Extracted material =>
::::::::
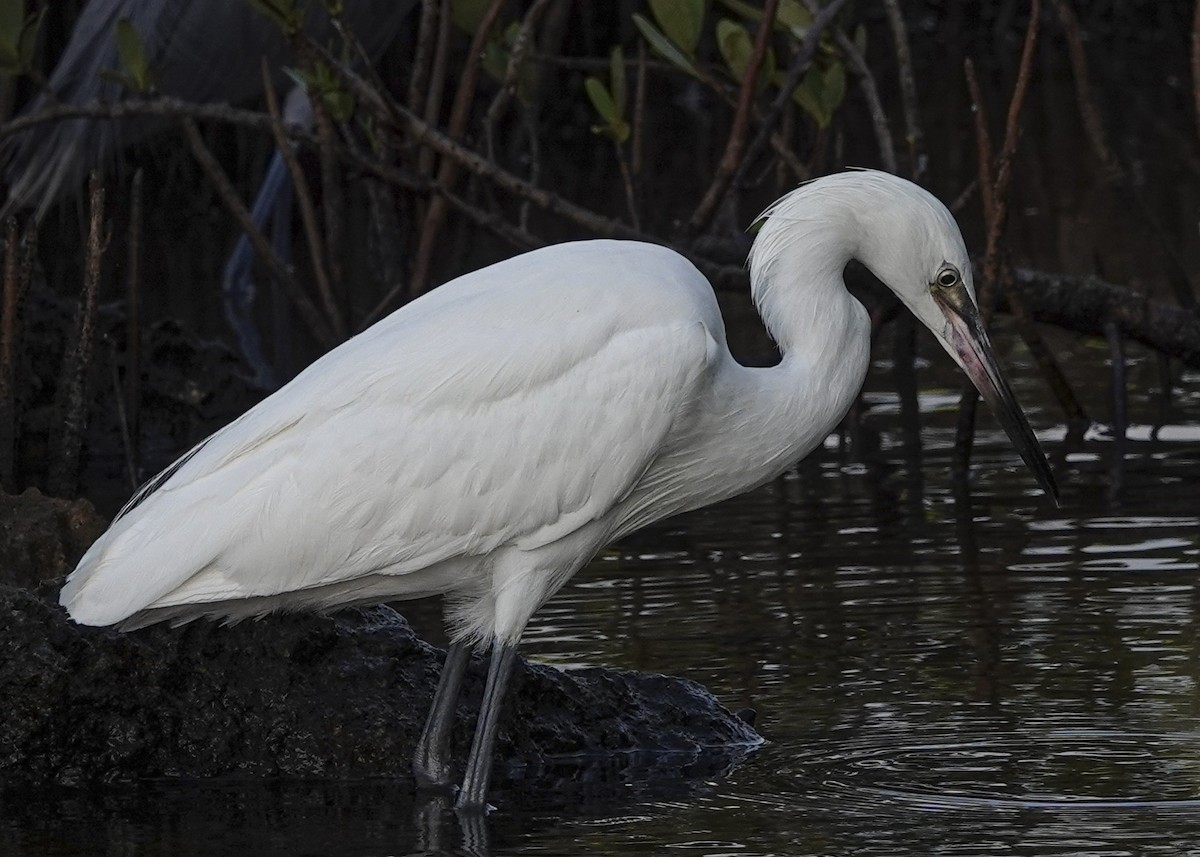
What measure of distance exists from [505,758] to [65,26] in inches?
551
::::::::
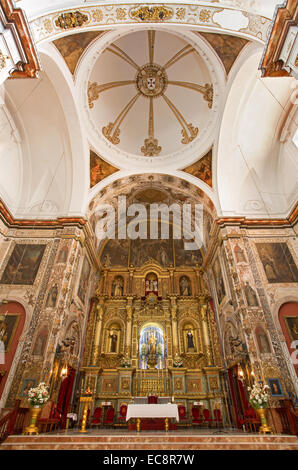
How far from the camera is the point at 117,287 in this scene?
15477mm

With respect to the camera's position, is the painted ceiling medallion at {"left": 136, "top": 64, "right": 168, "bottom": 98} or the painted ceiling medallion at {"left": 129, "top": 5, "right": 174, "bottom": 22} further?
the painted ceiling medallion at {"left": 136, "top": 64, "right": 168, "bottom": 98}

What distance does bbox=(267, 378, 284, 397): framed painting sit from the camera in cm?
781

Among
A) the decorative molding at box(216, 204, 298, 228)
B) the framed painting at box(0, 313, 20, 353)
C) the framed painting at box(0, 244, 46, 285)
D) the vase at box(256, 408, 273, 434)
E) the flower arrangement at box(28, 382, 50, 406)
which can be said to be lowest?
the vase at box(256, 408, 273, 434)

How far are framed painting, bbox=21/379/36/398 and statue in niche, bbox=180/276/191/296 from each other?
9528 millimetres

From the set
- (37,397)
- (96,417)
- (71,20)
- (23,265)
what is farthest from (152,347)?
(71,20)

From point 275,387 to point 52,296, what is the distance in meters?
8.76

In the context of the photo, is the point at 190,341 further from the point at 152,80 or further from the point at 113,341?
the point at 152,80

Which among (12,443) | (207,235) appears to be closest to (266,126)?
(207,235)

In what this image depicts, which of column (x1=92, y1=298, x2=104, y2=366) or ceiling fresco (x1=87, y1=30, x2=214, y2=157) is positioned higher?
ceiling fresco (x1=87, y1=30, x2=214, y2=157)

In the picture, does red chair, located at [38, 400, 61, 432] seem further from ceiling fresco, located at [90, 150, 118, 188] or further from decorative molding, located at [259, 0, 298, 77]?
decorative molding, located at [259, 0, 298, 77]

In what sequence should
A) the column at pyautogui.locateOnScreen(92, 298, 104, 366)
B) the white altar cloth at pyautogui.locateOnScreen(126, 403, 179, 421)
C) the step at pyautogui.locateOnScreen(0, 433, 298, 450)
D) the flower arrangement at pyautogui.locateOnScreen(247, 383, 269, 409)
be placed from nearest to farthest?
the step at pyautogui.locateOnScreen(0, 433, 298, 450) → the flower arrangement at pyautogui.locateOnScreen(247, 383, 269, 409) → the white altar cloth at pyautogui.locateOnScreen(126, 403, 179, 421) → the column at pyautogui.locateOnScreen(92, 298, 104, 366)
::::::::
Work required =>
Set down, word for word, the lines of the records from the line containing "In what this" through the line containing "the step at pyautogui.locateOnScreen(0, 433, 298, 450) →", with both of those lines included.

Reply to the exercise =>
In what this image depicts, which of column (x1=92, y1=298, x2=104, y2=366) or ceiling fresco (x1=87, y1=30, x2=214, y2=157) is positioned higher?
ceiling fresco (x1=87, y1=30, x2=214, y2=157)

In the picture, does red chair, located at [38, 400, 61, 432] seem further from ceiling fresco, located at [90, 150, 118, 188] or further from decorative molding, located at [259, 0, 298, 77]?
decorative molding, located at [259, 0, 298, 77]

In what sequence should
A) the column at pyautogui.locateOnScreen(92, 298, 104, 366)
B) the white altar cloth at pyautogui.locateOnScreen(126, 403, 179, 421)
C) the step at pyautogui.locateOnScreen(0, 433, 298, 450)
D) the flower arrangement at pyautogui.locateOnScreen(247, 383, 269, 409)
be placed from nearest to farthest?
the step at pyautogui.locateOnScreen(0, 433, 298, 450) → the flower arrangement at pyautogui.locateOnScreen(247, 383, 269, 409) → the white altar cloth at pyautogui.locateOnScreen(126, 403, 179, 421) → the column at pyautogui.locateOnScreen(92, 298, 104, 366)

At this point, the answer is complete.